On 23/11/10 20:18, "Konstantin Khomoutov" <khomou...@gmail.com> wrote:

> On Nov 23, 10:33 pm, Roddie Grant <gitl...@myword.co.uk> wrote:
>> Could someone kindly explain the following or point me to an explanation. It
>> is typical of the output from a push. I committed and pushed one file, so
>> why 9 objects counted, and 5 compressed and delta 3?
>> Counting objects: 9, done.
>> Compressing objects: 100% (5/5), done.
>> Writing objects: 100% (5/5), 638 bytes, done.
>> Total 5 (delta 3), reused 0 (delta 0)
>> To ssh://path/to/repo
>>    c1c4655..02cbed4  general -> dev/general
>> When I went to remote repo and merged, it confirmed:
>> 1 files changed, 19 insertions(+), 8 deletions(-)
> I never bothered to learn what these numbers precisely mean (because
> this is utterly low-level info), but the general idea is that the
> "object" has a broad sense, and it includes anything which Git stores
> in its database (and which SHA-1 hash it knows).
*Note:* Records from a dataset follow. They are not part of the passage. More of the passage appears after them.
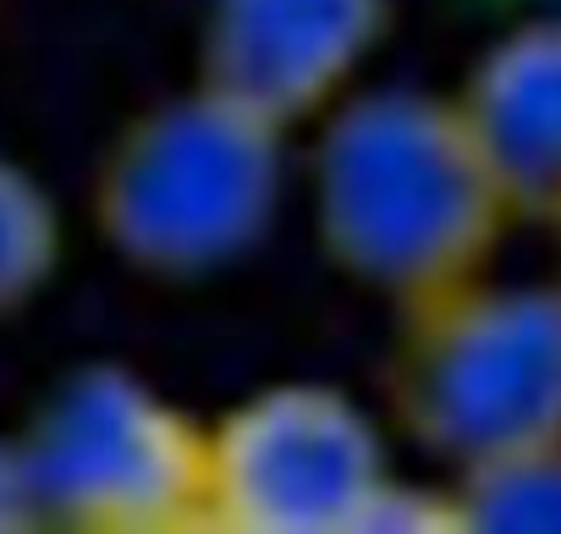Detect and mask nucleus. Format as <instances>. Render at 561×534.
<instances>
[{
  "label": "nucleus",
  "mask_w": 561,
  "mask_h": 534,
  "mask_svg": "<svg viewBox=\"0 0 561 534\" xmlns=\"http://www.w3.org/2000/svg\"><path fill=\"white\" fill-rule=\"evenodd\" d=\"M391 424L336 380H264L209 419L204 534H364Z\"/></svg>",
  "instance_id": "nucleus-5"
},
{
  "label": "nucleus",
  "mask_w": 561,
  "mask_h": 534,
  "mask_svg": "<svg viewBox=\"0 0 561 534\" xmlns=\"http://www.w3.org/2000/svg\"><path fill=\"white\" fill-rule=\"evenodd\" d=\"M457 534H561V441L451 474Z\"/></svg>",
  "instance_id": "nucleus-9"
},
{
  "label": "nucleus",
  "mask_w": 561,
  "mask_h": 534,
  "mask_svg": "<svg viewBox=\"0 0 561 534\" xmlns=\"http://www.w3.org/2000/svg\"><path fill=\"white\" fill-rule=\"evenodd\" d=\"M380 419L446 479L561 441V282L484 271L397 309Z\"/></svg>",
  "instance_id": "nucleus-3"
},
{
  "label": "nucleus",
  "mask_w": 561,
  "mask_h": 534,
  "mask_svg": "<svg viewBox=\"0 0 561 534\" xmlns=\"http://www.w3.org/2000/svg\"><path fill=\"white\" fill-rule=\"evenodd\" d=\"M397 29V0H204L193 83L280 133L342 105Z\"/></svg>",
  "instance_id": "nucleus-6"
},
{
  "label": "nucleus",
  "mask_w": 561,
  "mask_h": 534,
  "mask_svg": "<svg viewBox=\"0 0 561 534\" xmlns=\"http://www.w3.org/2000/svg\"><path fill=\"white\" fill-rule=\"evenodd\" d=\"M287 138L198 83L138 105L89 171L100 248L154 287H204L237 271L287 204Z\"/></svg>",
  "instance_id": "nucleus-2"
},
{
  "label": "nucleus",
  "mask_w": 561,
  "mask_h": 534,
  "mask_svg": "<svg viewBox=\"0 0 561 534\" xmlns=\"http://www.w3.org/2000/svg\"><path fill=\"white\" fill-rule=\"evenodd\" d=\"M0 534H34V512H28V496H23L12 435H0Z\"/></svg>",
  "instance_id": "nucleus-10"
},
{
  "label": "nucleus",
  "mask_w": 561,
  "mask_h": 534,
  "mask_svg": "<svg viewBox=\"0 0 561 534\" xmlns=\"http://www.w3.org/2000/svg\"><path fill=\"white\" fill-rule=\"evenodd\" d=\"M34 534H204L209 424L133 364H78L12 435Z\"/></svg>",
  "instance_id": "nucleus-4"
},
{
  "label": "nucleus",
  "mask_w": 561,
  "mask_h": 534,
  "mask_svg": "<svg viewBox=\"0 0 561 534\" xmlns=\"http://www.w3.org/2000/svg\"><path fill=\"white\" fill-rule=\"evenodd\" d=\"M523 7H561V0H523Z\"/></svg>",
  "instance_id": "nucleus-12"
},
{
  "label": "nucleus",
  "mask_w": 561,
  "mask_h": 534,
  "mask_svg": "<svg viewBox=\"0 0 561 534\" xmlns=\"http://www.w3.org/2000/svg\"><path fill=\"white\" fill-rule=\"evenodd\" d=\"M309 226L331 271L397 315L495 271L517 215L457 94L353 89L314 122Z\"/></svg>",
  "instance_id": "nucleus-1"
},
{
  "label": "nucleus",
  "mask_w": 561,
  "mask_h": 534,
  "mask_svg": "<svg viewBox=\"0 0 561 534\" xmlns=\"http://www.w3.org/2000/svg\"><path fill=\"white\" fill-rule=\"evenodd\" d=\"M457 105L517 220H561V7H523L457 83Z\"/></svg>",
  "instance_id": "nucleus-7"
},
{
  "label": "nucleus",
  "mask_w": 561,
  "mask_h": 534,
  "mask_svg": "<svg viewBox=\"0 0 561 534\" xmlns=\"http://www.w3.org/2000/svg\"><path fill=\"white\" fill-rule=\"evenodd\" d=\"M550 231H556V282H561V220H550Z\"/></svg>",
  "instance_id": "nucleus-11"
},
{
  "label": "nucleus",
  "mask_w": 561,
  "mask_h": 534,
  "mask_svg": "<svg viewBox=\"0 0 561 534\" xmlns=\"http://www.w3.org/2000/svg\"><path fill=\"white\" fill-rule=\"evenodd\" d=\"M67 220L56 193L12 155L0 149V326L28 315L61 276Z\"/></svg>",
  "instance_id": "nucleus-8"
}]
</instances>
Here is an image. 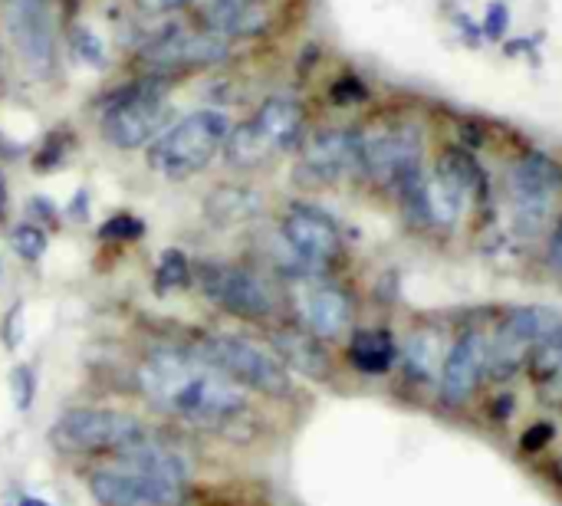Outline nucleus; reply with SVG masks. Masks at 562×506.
Here are the masks:
<instances>
[{
    "label": "nucleus",
    "instance_id": "29",
    "mask_svg": "<svg viewBox=\"0 0 562 506\" xmlns=\"http://www.w3.org/2000/svg\"><path fill=\"white\" fill-rule=\"evenodd\" d=\"M507 27H510V10H507V4H503V0H490L487 10H484V37L497 43V40H503Z\"/></svg>",
    "mask_w": 562,
    "mask_h": 506
},
{
    "label": "nucleus",
    "instance_id": "8",
    "mask_svg": "<svg viewBox=\"0 0 562 506\" xmlns=\"http://www.w3.org/2000/svg\"><path fill=\"white\" fill-rule=\"evenodd\" d=\"M194 280L201 283L204 296L224 309V313L260 322L277 309L273 286L257 270L240 263H201Z\"/></svg>",
    "mask_w": 562,
    "mask_h": 506
},
{
    "label": "nucleus",
    "instance_id": "31",
    "mask_svg": "<svg viewBox=\"0 0 562 506\" xmlns=\"http://www.w3.org/2000/svg\"><path fill=\"white\" fill-rule=\"evenodd\" d=\"M24 306L20 303H14V309H10L7 313V319H4V342H7V349H17L20 345V336H24V332H20V326H24Z\"/></svg>",
    "mask_w": 562,
    "mask_h": 506
},
{
    "label": "nucleus",
    "instance_id": "28",
    "mask_svg": "<svg viewBox=\"0 0 562 506\" xmlns=\"http://www.w3.org/2000/svg\"><path fill=\"white\" fill-rule=\"evenodd\" d=\"M73 50H76L79 60L89 63V66L106 63V43H102L89 27H76L73 30Z\"/></svg>",
    "mask_w": 562,
    "mask_h": 506
},
{
    "label": "nucleus",
    "instance_id": "10",
    "mask_svg": "<svg viewBox=\"0 0 562 506\" xmlns=\"http://www.w3.org/2000/svg\"><path fill=\"white\" fill-rule=\"evenodd\" d=\"M89 493L99 506H178L185 500V483H171L112 460L109 467L93 470Z\"/></svg>",
    "mask_w": 562,
    "mask_h": 506
},
{
    "label": "nucleus",
    "instance_id": "25",
    "mask_svg": "<svg viewBox=\"0 0 562 506\" xmlns=\"http://www.w3.org/2000/svg\"><path fill=\"white\" fill-rule=\"evenodd\" d=\"M369 86L362 83L355 73H342L336 83L329 86V102L332 106H359V102H369Z\"/></svg>",
    "mask_w": 562,
    "mask_h": 506
},
{
    "label": "nucleus",
    "instance_id": "12",
    "mask_svg": "<svg viewBox=\"0 0 562 506\" xmlns=\"http://www.w3.org/2000/svg\"><path fill=\"white\" fill-rule=\"evenodd\" d=\"M352 171H362V132L355 129H323L303 145L296 175L303 184L323 188L336 184Z\"/></svg>",
    "mask_w": 562,
    "mask_h": 506
},
{
    "label": "nucleus",
    "instance_id": "18",
    "mask_svg": "<svg viewBox=\"0 0 562 506\" xmlns=\"http://www.w3.org/2000/svg\"><path fill=\"white\" fill-rule=\"evenodd\" d=\"M273 349H277L280 362L296 368L309 378H326L329 375V355L323 349V339L303 329H283L273 336Z\"/></svg>",
    "mask_w": 562,
    "mask_h": 506
},
{
    "label": "nucleus",
    "instance_id": "3",
    "mask_svg": "<svg viewBox=\"0 0 562 506\" xmlns=\"http://www.w3.org/2000/svg\"><path fill=\"white\" fill-rule=\"evenodd\" d=\"M171 83H175L171 76L152 73L109 92L99 119V129L106 135V142L116 145L119 152H135V148L152 145L165 132Z\"/></svg>",
    "mask_w": 562,
    "mask_h": 506
},
{
    "label": "nucleus",
    "instance_id": "7",
    "mask_svg": "<svg viewBox=\"0 0 562 506\" xmlns=\"http://www.w3.org/2000/svg\"><path fill=\"white\" fill-rule=\"evenodd\" d=\"M362 171L411 201L421 188V135L408 125L362 132Z\"/></svg>",
    "mask_w": 562,
    "mask_h": 506
},
{
    "label": "nucleus",
    "instance_id": "14",
    "mask_svg": "<svg viewBox=\"0 0 562 506\" xmlns=\"http://www.w3.org/2000/svg\"><path fill=\"white\" fill-rule=\"evenodd\" d=\"M487 372V339L480 332H464L444 355L441 395L447 405H464Z\"/></svg>",
    "mask_w": 562,
    "mask_h": 506
},
{
    "label": "nucleus",
    "instance_id": "13",
    "mask_svg": "<svg viewBox=\"0 0 562 506\" xmlns=\"http://www.w3.org/2000/svg\"><path fill=\"white\" fill-rule=\"evenodd\" d=\"M280 237L286 240V247L306 263L309 273H319L323 267H329L342 253V234L336 221L313 204L286 207V214L280 221Z\"/></svg>",
    "mask_w": 562,
    "mask_h": 506
},
{
    "label": "nucleus",
    "instance_id": "9",
    "mask_svg": "<svg viewBox=\"0 0 562 506\" xmlns=\"http://www.w3.org/2000/svg\"><path fill=\"white\" fill-rule=\"evenodd\" d=\"M139 56L155 76H171V73H188V69L224 63L231 56V40L217 37V33L204 27H188V30L171 27L162 37L148 40Z\"/></svg>",
    "mask_w": 562,
    "mask_h": 506
},
{
    "label": "nucleus",
    "instance_id": "39",
    "mask_svg": "<svg viewBox=\"0 0 562 506\" xmlns=\"http://www.w3.org/2000/svg\"><path fill=\"white\" fill-rule=\"evenodd\" d=\"M559 477H562V460H559Z\"/></svg>",
    "mask_w": 562,
    "mask_h": 506
},
{
    "label": "nucleus",
    "instance_id": "11",
    "mask_svg": "<svg viewBox=\"0 0 562 506\" xmlns=\"http://www.w3.org/2000/svg\"><path fill=\"white\" fill-rule=\"evenodd\" d=\"M7 33L30 73L47 79L56 66V27L50 0H7Z\"/></svg>",
    "mask_w": 562,
    "mask_h": 506
},
{
    "label": "nucleus",
    "instance_id": "22",
    "mask_svg": "<svg viewBox=\"0 0 562 506\" xmlns=\"http://www.w3.org/2000/svg\"><path fill=\"white\" fill-rule=\"evenodd\" d=\"M438 362H444V349H441V336L434 329H418L408 336L405 345V368L408 375L415 378H431Z\"/></svg>",
    "mask_w": 562,
    "mask_h": 506
},
{
    "label": "nucleus",
    "instance_id": "36",
    "mask_svg": "<svg viewBox=\"0 0 562 506\" xmlns=\"http://www.w3.org/2000/svg\"><path fill=\"white\" fill-rule=\"evenodd\" d=\"M30 207H33V211H37V214H43V217H47V221H53V217H56L53 204H50L47 198H33V201H30Z\"/></svg>",
    "mask_w": 562,
    "mask_h": 506
},
{
    "label": "nucleus",
    "instance_id": "4",
    "mask_svg": "<svg viewBox=\"0 0 562 506\" xmlns=\"http://www.w3.org/2000/svg\"><path fill=\"white\" fill-rule=\"evenodd\" d=\"M194 355L237 388L260 391L267 398H286L293 391L290 372L280 362V355L244 336H204Z\"/></svg>",
    "mask_w": 562,
    "mask_h": 506
},
{
    "label": "nucleus",
    "instance_id": "32",
    "mask_svg": "<svg viewBox=\"0 0 562 506\" xmlns=\"http://www.w3.org/2000/svg\"><path fill=\"white\" fill-rule=\"evenodd\" d=\"M553 434H556V428L553 424H533L530 431L523 434V451H536V447H546L549 441H553Z\"/></svg>",
    "mask_w": 562,
    "mask_h": 506
},
{
    "label": "nucleus",
    "instance_id": "23",
    "mask_svg": "<svg viewBox=\"0 0 562 506\" xmlns=\"http://www.w3.org/2000/svg\"><path fill=\"white\" fill-rule=\"evenodd\" d=\"M191 280H194V267H191L188 253L178 250V247L165 250L162 260H158V267H155V290L158 293L185 290Z\"/></svg>",
    "mask_w": 562,
    "mask_h": 506
},
{
    "label": "nucleus",
    "instance_id": "26",
    "mask_svg": "<svg viewBox=\"0 0 562 506\" xmlns=\"http://www.w3.org/2000/svg\"><path fill=\"white\" fill-rule=\"evenodd\" d=\"M10 395H14L17 411H30L33 398H37V372L30 365H17L10 372Z\"/></svg>",
    "mask_w": 562,
    "mask_h": 506
},
{
    "label": "nucleus",
    "instance_id": "34",
    "mask_svg": "<svg viewBox=\"0 0 562 506\" xmlns=\"http://www.w3.org/2000/svg\"><path fill=\"white\" fill-rule=\"evenodd\" d=\"M66 148L60 145V138H50L47 145H43V152L37 155V168H50V165H60V158H63Z\"/></svg>",
    "mask_w": 562,
    "mask_h": 506
},
{
    "label": "nucleus",
    "instance_id": "6",
    "mask_svg": "<svg viewBox=\"0 0 562 506\" xmlns=\"http://www.w3.org/2000/svg\"><path fill=\"white\" fill-rule=\"evenodd\" d=\"M510 204H513V221L520 234H536L539 227L553 217L556 198L562 194V165L539 148H530L510 165L507 175Z\"/></svg>",
    "mask_w": 562,
    "mask_h": 506
},
{
    "label": "nucleus",
    "instance_id": "37",
    "mask_svg": "<svg viewBox=\"0 0 562 506\" xmlns=\"http://www.w3.org/2000/svg\"><path fill=\"white\" fill-rule=\"evenodd\" d=\"M7 201H10V191H7V178H4V171H0V217L7 214Z\"/></svg>",
    "mask_w": 562,
    "mask_h": 506
},
{
    "label": "nucleus",
    "instance_id": "5",
    "mask_svg": "<svg viewBox=\"0 0 562 506\" xmlns=\"http://www.w3.org/2000/svg\"><path fill=\"white\" fill-rule=\"evenodd\" d=\"M148 431L139 418L116 408H70L50 424V444L60 454L93 457V454H119L129 444L142 441Z\"/></svg>",
    "mask_w": 562,
    "mask_h": 506
},
{
    "label": "nucleus",
    "instance_id": "24",
    "mask_svg": "<svg viewBox=\"0 0 562 506\" xmlns=\"http://www.w3.org/2000/svg\"><path fill=\"white\" fill-rule=\"evenodd\" d=\"M47 234H43V227L40 224H17L14 230H10V247H14V253L20 260H27V263H37L43 253H47Z\"/></svg>",
    "mask_w": 562,
    "mask_h": 506
},
{
    "label": "nucleus",
    "instance_id": "16",
    "mask_svg": "<svg viewBox=\"0 0 562 506\" xmlns=\"http://www.w3.org/2000/svg\"><path fill=\"white\" fill-rule=\"evenodd\" d=\"M254 129L267 138V145L277 155L293 152L303 142V129H306V109L300 99L293 96H270L260 102V109L250 115Z\"/></svg>",
    "mask_w": 562,
    "mask_h": 506
},
{
    "label": "nucleus",
    "instance_id": "21",
    "mask_svg": "<svg viewBox=\"0 0 562 506\" xmlns=\"http://www.w3.org/2000/svg\"><path fill=\"white\" fill-rule=\"evenodd\" d=\"M438 175L451 181L454 188H461L470 201H474L477 194L484 191V171H480L474 155L464 152V148H454L451 145L447 152H441V158H438Z\"/></svg>",
    "mask_w": 562,
    "mask_h": 506
},
{
    "label": "nucleus",
    "instance_id": "1",
    "mask_svg": "<svg viewBox=\"0 0 562 506\" xmlns=\"http://www.w3.org/2000/svg\"><path fill=\"white\" fill-rule=\"evenodd\" d=\"M139 391L158 411L198 424V428H224L247 411L244 388L217 375L194 352L155 349L145 355L135 372Z\"/></svg>",
    "mask_w": 562,
    "mask_h": 506
},
{
    "label": "nucleus",
    "instance_id": "19",
    "mask_svg": "<svg viewBox=\"0 0 562 506\" xmlns=\"http://www.w3.org/2000/svg\"><path fill=\"white\" fill-rule=\"evenodd\" d=\"M398 359V345L388 329H355L349 339V362L365 375H385Z\"/></svg>",
    "mask_w": 562,
    "mask_h": 506
},
{
    "label": "nucleus",
    "instance_id": "20",
    "mask_svg": "<svg viewBox=\"0 0 562 506\" xmlns=\"http://www.w3.org/2000/svg\"><path fill=\"white\" fill-rule=\"evenodd\" d=\"M224 158H227V165L237 168V171H254L260 168L263 161H270L273 155V148L267 145V138H263L257 129H254V122H237L231 135H227V142H224Z\"/></svg>",
    "mask_w": 562,
    "mask_h": 506
},
{
    "label": "nucleus",
    "instance_id": "17",
    "mask_svg": "<svg viewBox=\"0 0 562 506\" xmlns=\"http://www.w3.org/2000/svg\"><path fill=\"white\" fill-rule=\"evenodd\" d=\"M260 214H263V194L257 188H250V184H217L214 191H208V198H204V217L221 230L250 224Z\"/></svg>",
    "mask_w": 562,
    "mask_h": 506
},
{
    "label": "nucleus",
    "instance_id": "15",
    "mask_svg": "<svg viewBox=\"0 0 562 506\" xmlns=\"http://www.w3.org/2000/svg\"><path fill=\"white\" fill-rule=\"evenodd\" d=\"M296 303H300V316L306 322V329L319 339L342 336L352 322L349 296L332 283H309Z\"/></svg>",
    "mask_w": 562,
    "mask_h": 506
},
{
    "label": "nucleus",
    "instance_id": "27",
    "mask_svg": "<svg viewBox=\"0 0 562 506\" xmlns=\"http://www.w3.org/2000/svg\"><path fill=\"white\" fill-rule=\"evenodd\" d=\"M145 234V221L135 214H116L109 217L106 224H102L99 237L102 240H139Z\"/></svg>",
    "mask_w": 562,
    "mask_h": 506
},
{
    "label": "nucleus",
    "instance_id": "33",
    "mask_svg": "<svg viewBox=\"0 0 562 506\" xmlns=\"http://www.w3.org/2000/svg\"><path fill=\"white\" fill-rule=\"evenodd\" d=\"M546 263L553 267L556 276H562V217L556 221L553 234H549V247H546Z\"/></svg>",
    "mask_w": 562,
    "mask_h": 506
},
{
    "label": "nucleus",
    "instance_id": "30",
    "mask_svg": "<svg viewBox=\"0 0 562 506\" xmlns=\"http://www.w3.org/2000/svg\"><path fill=\"white\" fill-rule=\"evenodd\" d=\"M204 0H139V7L145 14H175V10L201 7Z\"/></svg>",
    "mask_w": 562,
    "mask_h": 506
},
{
    "label": "nucleus",
    "instance_id": "2",
    "mask_svg": "<svg viewBox=\"0 0 562 506\" xmlns=\"http://www.w3.org/2000/svg\"><path fill=\"white\" fill-rule=\"evenodd\" d=\"M231 129V115L221 109L188 112L148 145V168L165 181H188L221 155Z\"/></svg>",
    "mask_w": 562,
    "mask_h": 506
},
{
    "label": "nucleus",
    "instance_id": "38",
    "mask_svg": "<svg viewBox=\"0 0 562 506\" xmlns=\"http://www.w3.org/2000/svg\"><path fill=\"white\" fill-rule=\"evenodd\" d=\"M20 506H47V503L37 500V497H27V500H20Z\"/></svg>",
    "mask_w": 562,
    "mask_h": 506
},
{
    "label": "nucleus",
    "instance_id": "35",
    "mask_svg": "<svg viewBox=\"0 0 562 506\" xmlns=\"http://www.w3.org/2000/svg\"><path fill=\"white\" fill-rule=\"evenodd\" d=\"M70 214H73V217H79V221H86V217H89V194H86V191H79L76 198H73Z\"/></svg>",
    "mask_w": 562,
    "mask_h": 506
}]
</instances>
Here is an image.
> Thus, even if you do one commit changing one file, the database will
> store at least three new objects:
> 1) The commit object, recording your commit message, other commit
> metadata and pointing to the parent commit object(s), and the tree
> object this commit refers to.
> 2) The file blob representing the contents of the changed file.
> 3) The tree object mentioned at step (1); it represents the state of
> the tree associated with a commit by referencing participating files
> and directories using their SHA-1 hashes. The new tree object for our
> imaginary commit is required because the new contents of the changed
> file hashes to a different SHA-1 hash.
> Pushing a branch to a remote repository pushes the commit object
> located at the tip of that branch, and pushing it recursively pushes
> all the objects referenced by that commit object and which the remote
> side does not yet have.
> To make things simpler to grok, you can think of all those three types
> of objects as being plain text files.
> Playing with `git ls-tree` and `git cat-file` can give a very clear
> idea about how objects reference one another.

Thanks Konstantin, that's very helpful. I'm still trying to conceptualise
how Git works, and your reply has filled in a few gaps.